MeetingsNet: Between now and when you retire in July 2022, what do you think you and USTA could advocate for that would most help the domestic business-events sector?

Roger Dow: First and foremost, we strongly encourage everyone to get a vaccine. It’s the fastest path to normalcy, including for widespread travel. We are also urging the CDC and federal public-health authorities to distinguish professional meetings and events from other so-called “large gatherings,” given the layers of health safety that can be implemented in these highly controlled settings where business gets done. 

Another area of advocacy is our push to safely restart international inbound travel, beginning with vaccinated individuals from countries with high vaccination rates and low case counts, like Canada as well as parts of Europe and the U.K. We have been vocal about reopening the northern land border to vaccinated Canadians, just as the Canadian government has done for U.S. travelers. The U.S. should reciprocate this action. 

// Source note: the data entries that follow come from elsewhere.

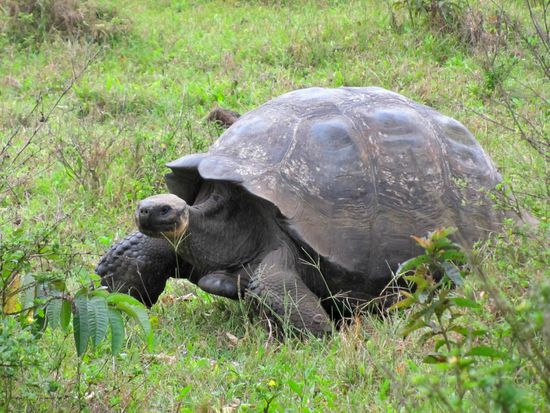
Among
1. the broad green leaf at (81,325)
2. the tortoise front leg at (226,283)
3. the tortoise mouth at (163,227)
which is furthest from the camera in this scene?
the tortoise front leg at (226,283)

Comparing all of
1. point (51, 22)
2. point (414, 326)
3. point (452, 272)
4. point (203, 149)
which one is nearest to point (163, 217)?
point (452, 272)

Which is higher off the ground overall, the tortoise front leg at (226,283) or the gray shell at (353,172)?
the gray shell at (353,172)

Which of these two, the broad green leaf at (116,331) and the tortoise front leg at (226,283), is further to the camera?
the tortoise front leg at (226,283)

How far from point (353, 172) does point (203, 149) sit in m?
2.12

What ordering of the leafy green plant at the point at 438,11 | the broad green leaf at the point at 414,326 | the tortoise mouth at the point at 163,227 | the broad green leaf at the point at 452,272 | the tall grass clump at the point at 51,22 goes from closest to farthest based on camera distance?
the broad green leaf at the point at 414,326, the broad green leaf at the point at 452,272, the tortoise mouth at the point at 163,227, the leafy green plant at the point at 438,11, the tall grass clump at the point at 51,22

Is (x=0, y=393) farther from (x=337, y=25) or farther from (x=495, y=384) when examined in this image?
(x=337, y=25)

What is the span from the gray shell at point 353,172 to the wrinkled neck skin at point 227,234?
0.17m

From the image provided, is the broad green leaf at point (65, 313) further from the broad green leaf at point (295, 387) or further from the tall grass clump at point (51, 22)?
the tall grass clump at point (51, 22)

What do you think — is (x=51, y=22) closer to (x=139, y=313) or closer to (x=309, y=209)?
(x=309, y=209)

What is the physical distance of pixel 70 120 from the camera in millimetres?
7500

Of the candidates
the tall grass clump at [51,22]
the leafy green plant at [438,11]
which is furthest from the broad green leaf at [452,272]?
the tall grass clump at [51,22]

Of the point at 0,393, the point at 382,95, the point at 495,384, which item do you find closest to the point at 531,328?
the point at 495,384

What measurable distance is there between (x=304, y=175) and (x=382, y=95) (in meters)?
0.72

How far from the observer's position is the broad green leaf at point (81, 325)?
2.71 meters
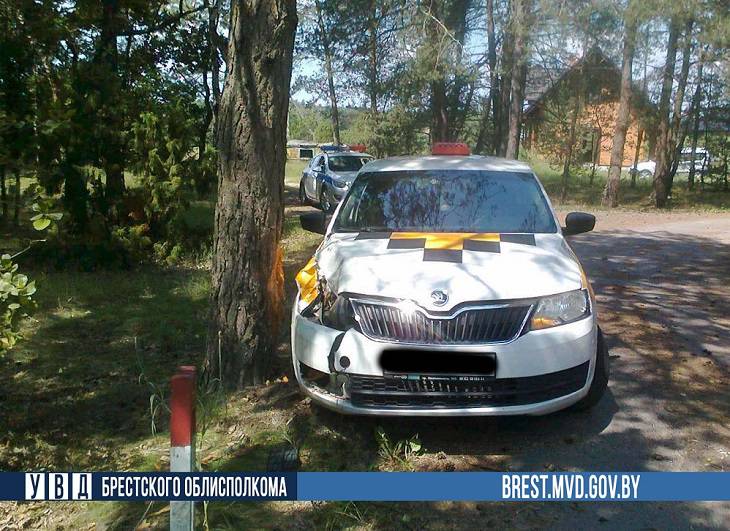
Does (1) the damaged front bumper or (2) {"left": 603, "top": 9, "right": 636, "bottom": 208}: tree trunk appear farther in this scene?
(2) {"left": 603, "top": 9, "right": 636, "bottom": 208}: tree trunk

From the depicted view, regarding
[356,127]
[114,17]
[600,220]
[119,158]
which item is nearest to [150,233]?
[119,158]

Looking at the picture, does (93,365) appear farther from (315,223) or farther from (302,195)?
(302,195)

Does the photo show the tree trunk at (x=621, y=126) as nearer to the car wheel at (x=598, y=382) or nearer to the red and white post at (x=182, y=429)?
the car wheel at (x=598, y=382)

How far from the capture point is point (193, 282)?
323 inches

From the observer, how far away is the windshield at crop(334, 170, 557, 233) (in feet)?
16.2

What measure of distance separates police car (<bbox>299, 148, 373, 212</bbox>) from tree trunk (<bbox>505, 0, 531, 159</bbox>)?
16.8 feet

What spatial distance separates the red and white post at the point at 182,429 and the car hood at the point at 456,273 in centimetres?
156

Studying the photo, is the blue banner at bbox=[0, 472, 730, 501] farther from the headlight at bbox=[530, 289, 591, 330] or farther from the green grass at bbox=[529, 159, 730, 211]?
the green grass at bbox=[529, 159, 730, 211]

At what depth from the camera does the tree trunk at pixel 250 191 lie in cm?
438

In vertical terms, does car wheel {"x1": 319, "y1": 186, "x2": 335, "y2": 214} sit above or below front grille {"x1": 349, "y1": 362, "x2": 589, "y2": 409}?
below

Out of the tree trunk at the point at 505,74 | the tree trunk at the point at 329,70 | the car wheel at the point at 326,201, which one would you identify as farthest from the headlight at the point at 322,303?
the tree trunk at the point at 329,70

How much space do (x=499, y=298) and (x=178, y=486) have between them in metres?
1.98

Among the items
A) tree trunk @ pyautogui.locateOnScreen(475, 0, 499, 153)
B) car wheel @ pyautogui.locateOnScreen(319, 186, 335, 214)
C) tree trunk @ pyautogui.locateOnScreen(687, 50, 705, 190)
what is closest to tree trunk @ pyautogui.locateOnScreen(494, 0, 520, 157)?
tree trunk @ pyautogui.locateOnScreen(475, 0, 499, 153)

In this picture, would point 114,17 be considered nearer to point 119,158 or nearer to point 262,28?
point 119,158
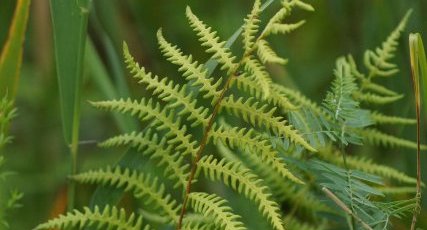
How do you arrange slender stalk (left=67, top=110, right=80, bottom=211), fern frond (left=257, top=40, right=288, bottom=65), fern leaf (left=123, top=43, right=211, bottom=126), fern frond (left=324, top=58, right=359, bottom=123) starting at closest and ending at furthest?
fern frond (left=257, top=40, right=288, bottom=65)
fern leaf (left=123, top=43, right=211, bottom=126)
fern frond (left=324, top=58, right=359, bottom=123)
slender stalk (left=67, top=110, right=80, bottom=211)

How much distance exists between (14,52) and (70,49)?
0.15 m

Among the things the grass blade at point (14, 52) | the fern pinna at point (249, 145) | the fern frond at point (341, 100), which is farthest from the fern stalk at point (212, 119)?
the grass blade at point (14, 52)

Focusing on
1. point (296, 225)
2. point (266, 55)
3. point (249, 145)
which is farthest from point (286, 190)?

We are also urging the Biden administration to establish an air corridor between the U.S. and the U.K., followed by other European nations that meet specific health criteria in order to get trans-Atlantic travel reestablished. It can’t happen soon enough.

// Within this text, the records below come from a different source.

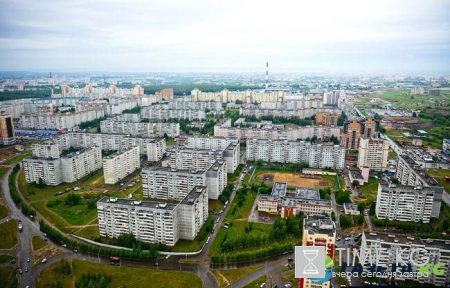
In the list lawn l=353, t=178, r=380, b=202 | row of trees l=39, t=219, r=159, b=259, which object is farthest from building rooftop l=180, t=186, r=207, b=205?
lawn l=353, t=178, r=380, b=202

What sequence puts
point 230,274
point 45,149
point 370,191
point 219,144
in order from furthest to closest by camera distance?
point 219,144
point 45,149
point 370,191
point 230,274

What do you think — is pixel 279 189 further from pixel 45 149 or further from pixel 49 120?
pixel 49 120

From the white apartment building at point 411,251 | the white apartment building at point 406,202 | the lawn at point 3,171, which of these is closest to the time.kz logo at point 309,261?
the white apartment building at point 411,251

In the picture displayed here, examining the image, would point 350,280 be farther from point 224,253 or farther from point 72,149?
point 72,149

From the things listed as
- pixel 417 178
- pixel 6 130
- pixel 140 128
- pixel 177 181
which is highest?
pixel 6 130

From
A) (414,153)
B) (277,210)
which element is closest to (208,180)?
(277,210)

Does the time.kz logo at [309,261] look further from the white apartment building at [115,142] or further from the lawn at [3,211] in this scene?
the white apartment building at [115,142]

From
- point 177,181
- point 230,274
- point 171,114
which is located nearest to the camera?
point 230,274

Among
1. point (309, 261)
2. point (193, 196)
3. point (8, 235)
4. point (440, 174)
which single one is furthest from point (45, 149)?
point (440, 174)
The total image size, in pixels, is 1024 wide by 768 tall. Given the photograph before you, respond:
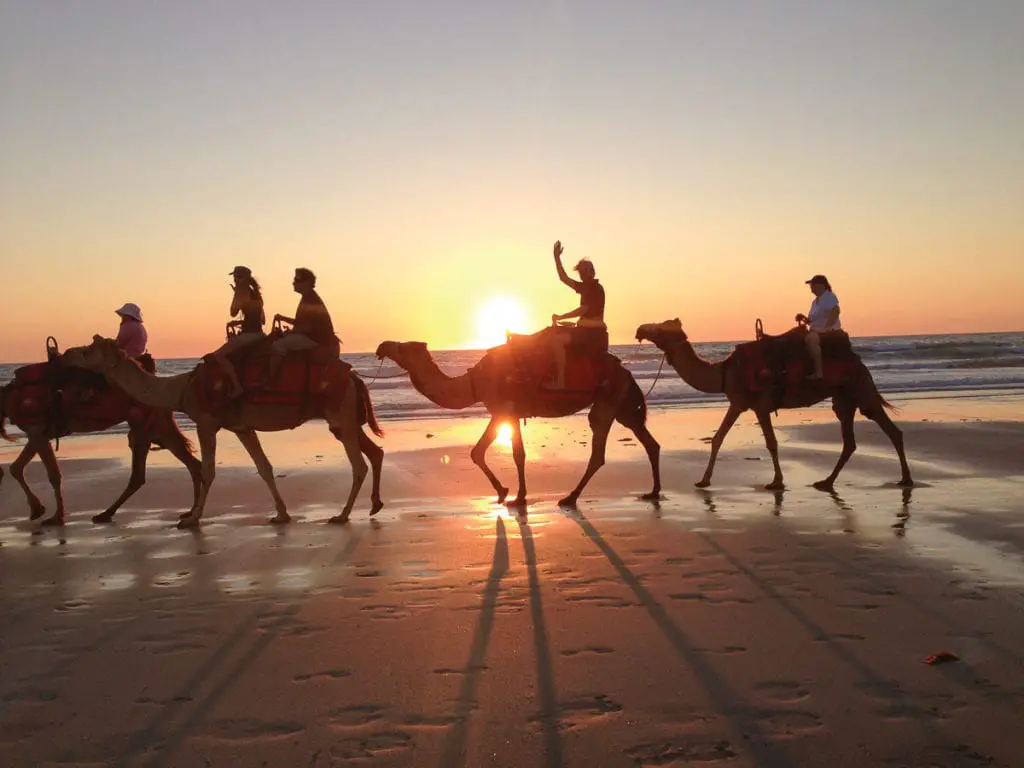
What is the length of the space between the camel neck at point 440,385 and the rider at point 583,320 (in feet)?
3.21

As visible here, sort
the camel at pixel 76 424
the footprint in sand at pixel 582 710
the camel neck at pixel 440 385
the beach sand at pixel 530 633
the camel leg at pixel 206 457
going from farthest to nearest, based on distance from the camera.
A: the camel neck at pixel 440 385 < the camel at pixel 76 424 < the camel leg at pixel 206 457 < the footprint in sand at pixel 582 710 < the beach sand at pixel 530 633

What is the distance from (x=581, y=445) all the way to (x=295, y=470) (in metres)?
5.38

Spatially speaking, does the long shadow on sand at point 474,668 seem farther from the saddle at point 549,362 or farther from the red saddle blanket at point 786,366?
the red saddle blanket at point 786,366

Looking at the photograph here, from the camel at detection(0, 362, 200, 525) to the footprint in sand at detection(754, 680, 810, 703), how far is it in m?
7.95

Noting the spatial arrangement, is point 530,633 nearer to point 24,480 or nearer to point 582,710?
point 582,710

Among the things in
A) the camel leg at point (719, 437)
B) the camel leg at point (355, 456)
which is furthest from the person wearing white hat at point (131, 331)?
the camel leg at point (719, 437)

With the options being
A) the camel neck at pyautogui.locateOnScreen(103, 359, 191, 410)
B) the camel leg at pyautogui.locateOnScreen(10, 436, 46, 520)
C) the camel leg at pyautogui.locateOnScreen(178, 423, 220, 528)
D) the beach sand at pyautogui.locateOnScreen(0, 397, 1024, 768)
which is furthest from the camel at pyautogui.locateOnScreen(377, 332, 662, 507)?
the camel leg at pyautogui.locateOnScreen(10, 436, 46, 520)

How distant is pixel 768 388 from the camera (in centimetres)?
1199

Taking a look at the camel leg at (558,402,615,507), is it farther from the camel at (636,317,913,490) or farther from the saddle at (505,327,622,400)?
the camel at (636,317,913,490)

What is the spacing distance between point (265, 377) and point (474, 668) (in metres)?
6.03

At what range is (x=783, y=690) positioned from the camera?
14.5 ft

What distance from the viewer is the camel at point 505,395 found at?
10938 mm

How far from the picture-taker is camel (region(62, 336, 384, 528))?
1017 cm

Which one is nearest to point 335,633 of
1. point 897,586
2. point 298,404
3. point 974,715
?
point 974,715
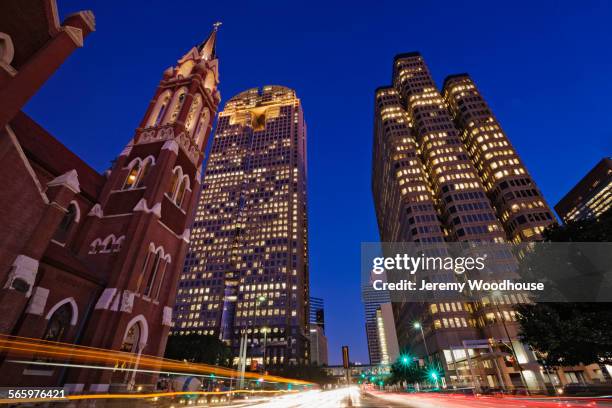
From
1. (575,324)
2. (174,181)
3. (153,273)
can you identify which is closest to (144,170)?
(174,181)

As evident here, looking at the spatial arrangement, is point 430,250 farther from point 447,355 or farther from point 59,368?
point 59,368

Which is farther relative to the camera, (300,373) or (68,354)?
(300,373)

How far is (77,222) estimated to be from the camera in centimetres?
2394

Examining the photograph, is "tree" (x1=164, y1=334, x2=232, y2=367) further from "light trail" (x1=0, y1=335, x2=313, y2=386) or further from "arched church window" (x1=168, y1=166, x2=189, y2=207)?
"arched church window" (x1=168, y1=166, x2=189, y2=207)

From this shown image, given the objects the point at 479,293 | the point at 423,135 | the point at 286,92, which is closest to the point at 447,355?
the point at 479,293

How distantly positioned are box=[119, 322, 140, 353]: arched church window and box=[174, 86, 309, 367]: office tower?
84.8 m

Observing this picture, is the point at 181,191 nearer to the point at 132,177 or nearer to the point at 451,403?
the point at 132,177

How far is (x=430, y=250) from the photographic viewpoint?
82.4 metres

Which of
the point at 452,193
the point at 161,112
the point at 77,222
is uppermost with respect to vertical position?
the point at 452,193

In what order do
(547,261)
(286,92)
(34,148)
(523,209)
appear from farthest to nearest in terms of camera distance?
(286,92)
(523,209)
(547,261)
(34,148)

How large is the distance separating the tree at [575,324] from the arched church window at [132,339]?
A: 32.3 m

We must manage the environment we are in as best possible while rebuilding travel overall, a domestic industry that lost nearly $500 billion in spending and 3 million direct jobs last year alone. 

MeetingsNet: What can buyers as well as hotels and other suppliers in the meetings and events industry do to help set the right conditions for in-person events to come back quickly?
Roger Dow: That’s a great question because there are many steps we can take to set the right conditions—doing it with a layered approach to health and safety. I encourage everyone to follow the evidence-based recommendations [found in the white paper] for resuming in-person meetings and events that Ohio State University scientists produced. 

A few months ago, we worked with the university’s chief wellness officer on guidance specific to this travel sector that was derived from trusted sources, such as the CDC and JAMA. Ohio State identified practices such as mask usage, physical distancing, ventilation, food & beverage set-ups, and even lifestyle behaviors that we can employ to restart face-to-face meetings and conferences and get back to our pre-pandemic ways of doing business. (Read about specific recommendations on MeetingsNet.) 

U.S. Travel and the Meetings Mean Business coalition are working in lockstep under the “Let’s Meet There” banner to get this word out, not only throughout our industry and its suppliers, but to business leaders around the country who are making decisions about future business travel.